Driven by technical innovations, efficiency strategies (e.g. material efficiency in the production of goods) have so far been at the center of practical sustainability efforts. However, rebound effects have led to immense efficiency gains of recent decades being (over)compensated by increased consumption levels. As global consumption and production rates continue to rise sharply, advocates of a so-called ‘strong’ understanding of sustainable consumption increasingly criticize the sole focus on efficiency (‘weak’ understanding). Instead, they call for more radical, systemic changes, including questioning the current economic growth model.
Given the unresolved problems that currently prevent a real shift towards sustainable development, one of the goals of the Chair of Global Change and Systemic Risks is to develop a research strategy on sustainable consumption that overcomes the division between ‘strong’ and ‘weak’ concepts. Future research endeavors shall enrich the prevailing efficiency paradigm by incorporating the less-pronounced concepts of consistency (circular use of resources) and sufficiency (defining sustainable consumption levels). Taking a multi-perspective and interdisciplinary stance, the avenues of research currently discussed by the chair team cover topics such as circular business models and policy measures, sufficiency potentials and values based on a ‘good life’, opportunities and risks of digitalization, as well as holistic sustainability labelling schemes. The methodological approach will draw on the expertise of the chair, i.e. advanced, state-of-the-art methods of quantitative-empirical social sciences with special emphasis on survey and experimental techniques.
Link to the Bonn Alliance for Sustainability Research
The Bonn Alliance for Sustainability Research consists of BICC (Bonn International Center for Conversion), the German Development Institute / Deutsches Institut für Entwicklungspolitik (DIE), the Hochschule Bonn-Rhein-Sieg, University of Applied Sciences (H-BRS), the Institute for Environment and Human Security of the United Nations University (UNUEHS) and the University of Bonn including the Center for Development Research (ZEF).
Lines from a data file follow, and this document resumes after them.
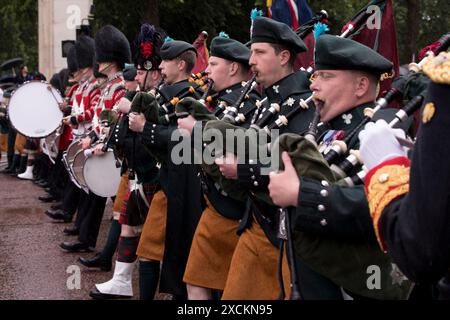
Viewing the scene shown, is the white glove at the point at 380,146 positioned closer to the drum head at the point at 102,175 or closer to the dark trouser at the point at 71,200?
the drum head at the point at 102,175

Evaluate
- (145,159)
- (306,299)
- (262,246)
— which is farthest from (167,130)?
(306,299)

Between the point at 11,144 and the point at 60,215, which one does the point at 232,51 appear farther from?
the point at 11,144

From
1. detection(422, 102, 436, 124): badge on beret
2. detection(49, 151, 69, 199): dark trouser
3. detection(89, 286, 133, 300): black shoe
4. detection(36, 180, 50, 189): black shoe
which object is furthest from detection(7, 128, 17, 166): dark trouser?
detection(422, 102, 436, 124): badge on beret

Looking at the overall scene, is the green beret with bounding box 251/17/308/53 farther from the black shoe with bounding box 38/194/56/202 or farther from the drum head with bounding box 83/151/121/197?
the black shoe with bounding box 38/194/56/202

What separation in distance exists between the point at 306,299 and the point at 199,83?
3.12 metres

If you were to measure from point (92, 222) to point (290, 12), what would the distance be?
319 centimetres

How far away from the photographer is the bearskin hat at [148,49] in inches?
257

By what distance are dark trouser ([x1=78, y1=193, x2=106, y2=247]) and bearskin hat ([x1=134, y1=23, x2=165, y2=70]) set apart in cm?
200

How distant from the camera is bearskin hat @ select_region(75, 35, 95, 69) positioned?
1012cm

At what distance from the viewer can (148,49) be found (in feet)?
21.6

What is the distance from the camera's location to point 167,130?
542 cm

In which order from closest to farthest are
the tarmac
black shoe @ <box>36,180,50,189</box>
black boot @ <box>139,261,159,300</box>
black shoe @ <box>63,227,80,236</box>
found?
1. black boot @ <box>139,261,159,300</box>
2. the tarmac
3. black shoe @ <box>63,227,80,236</box>
4. black shoe @ <box>36,180,50,189</box>

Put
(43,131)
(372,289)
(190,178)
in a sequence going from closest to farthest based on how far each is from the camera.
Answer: (372,289)
(190,178)
(43,131)
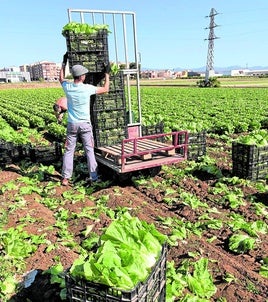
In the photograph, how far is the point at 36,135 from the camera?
46.1 feet

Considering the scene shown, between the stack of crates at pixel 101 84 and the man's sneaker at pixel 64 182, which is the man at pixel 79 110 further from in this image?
the stack of crates at pixel 101 84

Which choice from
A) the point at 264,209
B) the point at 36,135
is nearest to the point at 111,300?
the point at 264,209

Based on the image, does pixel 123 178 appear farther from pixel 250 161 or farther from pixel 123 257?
pixel 123 257

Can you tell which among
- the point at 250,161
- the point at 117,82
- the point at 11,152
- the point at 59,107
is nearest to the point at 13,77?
the point at 11,152

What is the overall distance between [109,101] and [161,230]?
3600 millimetres

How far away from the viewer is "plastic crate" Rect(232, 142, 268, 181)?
295 inches

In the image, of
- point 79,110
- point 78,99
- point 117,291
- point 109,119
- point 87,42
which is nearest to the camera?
point 117,291

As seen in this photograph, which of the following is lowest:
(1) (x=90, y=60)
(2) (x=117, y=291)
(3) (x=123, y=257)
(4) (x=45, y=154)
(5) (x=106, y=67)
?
(4) (x=45, y=154)

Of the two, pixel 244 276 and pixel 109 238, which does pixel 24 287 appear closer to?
pixel 109 238

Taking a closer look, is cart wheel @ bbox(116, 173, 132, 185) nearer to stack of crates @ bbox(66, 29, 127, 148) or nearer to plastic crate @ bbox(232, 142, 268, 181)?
stack of crates @ bbox(66, 29, 127, 148)

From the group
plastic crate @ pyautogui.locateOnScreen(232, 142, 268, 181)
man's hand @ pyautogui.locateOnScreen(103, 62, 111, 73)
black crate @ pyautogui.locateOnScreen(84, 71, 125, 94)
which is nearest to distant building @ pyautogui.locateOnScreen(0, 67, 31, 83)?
black crate @ pyautogui.locateOnScreen(84, 71, 125, 94)

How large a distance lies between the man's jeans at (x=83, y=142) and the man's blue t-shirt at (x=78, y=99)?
0.48 ft

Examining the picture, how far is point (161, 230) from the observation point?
5.34 metres

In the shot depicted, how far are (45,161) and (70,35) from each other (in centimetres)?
379
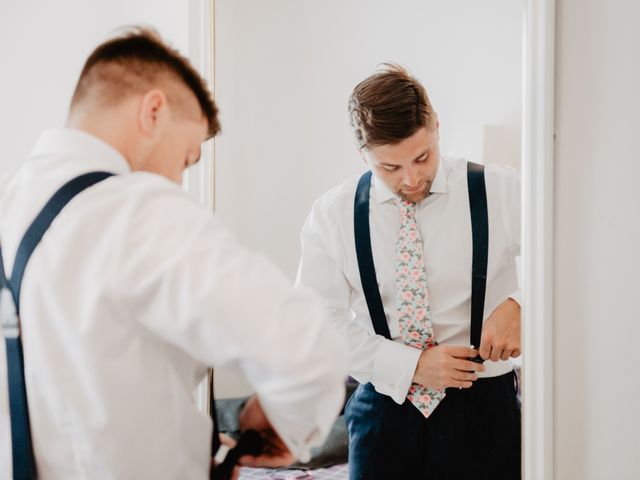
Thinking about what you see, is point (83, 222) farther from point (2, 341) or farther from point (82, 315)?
point (2, 341)

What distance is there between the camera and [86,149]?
0.84 metres

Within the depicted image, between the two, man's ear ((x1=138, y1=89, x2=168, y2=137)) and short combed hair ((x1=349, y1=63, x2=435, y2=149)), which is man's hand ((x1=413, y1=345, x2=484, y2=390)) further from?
man's ear ((x1=138, y1=89, x2=168, y2=137))

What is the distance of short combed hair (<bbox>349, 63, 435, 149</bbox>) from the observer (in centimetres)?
136

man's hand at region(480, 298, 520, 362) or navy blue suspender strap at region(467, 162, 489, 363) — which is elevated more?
navy blue suspender strap at region(467, 162, 489, 363)

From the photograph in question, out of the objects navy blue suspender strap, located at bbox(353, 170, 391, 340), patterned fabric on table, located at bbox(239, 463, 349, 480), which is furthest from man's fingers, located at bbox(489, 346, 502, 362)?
patterned fabric on table, located at bbox(239, 463, 349, 480)

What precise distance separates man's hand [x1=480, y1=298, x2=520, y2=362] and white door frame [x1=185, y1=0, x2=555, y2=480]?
0.26 feet

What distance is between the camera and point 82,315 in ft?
2.41

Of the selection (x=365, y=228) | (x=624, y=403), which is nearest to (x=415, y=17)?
(x=365, y=228)

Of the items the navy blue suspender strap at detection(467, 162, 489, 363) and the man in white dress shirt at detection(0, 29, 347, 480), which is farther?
the navy blue suspender strap at detection(467, 162, 489, 363)

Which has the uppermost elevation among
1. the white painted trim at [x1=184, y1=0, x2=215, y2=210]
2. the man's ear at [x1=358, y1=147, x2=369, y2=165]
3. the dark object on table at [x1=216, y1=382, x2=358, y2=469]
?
the white painted trim at [x1=184, y1=0, x2=215, y2=210]

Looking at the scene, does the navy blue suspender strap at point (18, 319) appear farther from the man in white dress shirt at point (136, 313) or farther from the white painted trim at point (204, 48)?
the white painted trim at point (204, 48)

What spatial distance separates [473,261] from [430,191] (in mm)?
216

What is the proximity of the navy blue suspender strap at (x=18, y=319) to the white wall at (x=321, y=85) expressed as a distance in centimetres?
82

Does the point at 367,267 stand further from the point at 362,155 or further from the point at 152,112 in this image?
the point at 152,112
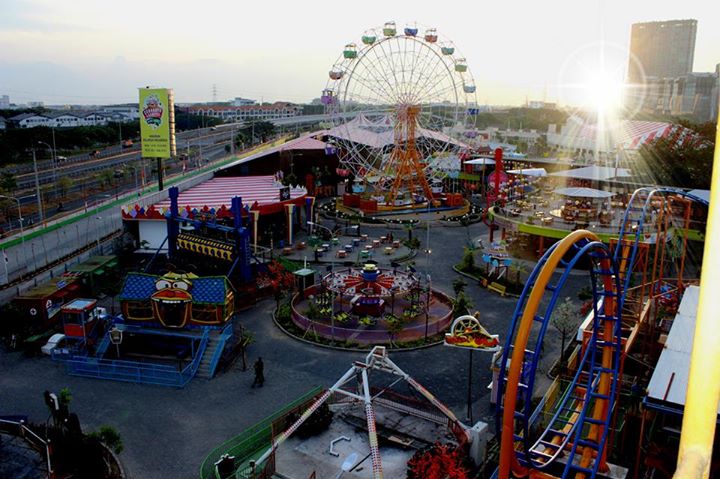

These institutions join forces and pool their knowledge, expertise and experience to tackle questions arising in the complex field of sustainable development.
Three initial research priorities were established to advance the common goal to create the Innovation Campus Bonn (ICB) – a platform for society-wide work on a sustainable future: Digitalization and Artificial Intelligence, Mobility and Migration and Bioeconomy. The research area of Sustainable Consumption is currently being integrated into the ICB’s research programme, specifically in the field of Bioeconomy.
Future research projects will greatly benefit from fruitful cooperation with partners within and outside the Bonn Alliance for Sustainability Research. If you are interested in cooperation on sustainable consumption, please contact:
Research Associate and Assistant to the Professor
Latest publications on sustainable consumption:
Previous research and cooperation on sustainable consumption
Previous sustainable consumption research at the Chair of Global Change and Systemic Risks has focused on innovative ways of sustainability labelling. In two nearly finished projects, concepts of consumer psychology have been combined with sustainability indicators from the fields of industrial ecology and circular economy. The results of both studies were recently submitted to international, peer-reviewed journals in the field of sustainability management.
1) Effects of positive and negative environmental information on purchase behavior
The project examines how consumers’ willingness to pay reacts to favorable and unfavorable product carbon footprint information.
Faculty of Business Management, Alanus University of Arts and Social Sciences, Alfter, Germany
Centre for Sustainability Management, Leuphana University of Lüneburg, Lüneburg, Germany
2) Effects of product lifetime labelling on purchase behavior
The project investigates what influence product lifetime labelling exerts on purchase decisions for electrical appliances and what motivational factors precede consumer preferences for product longevity.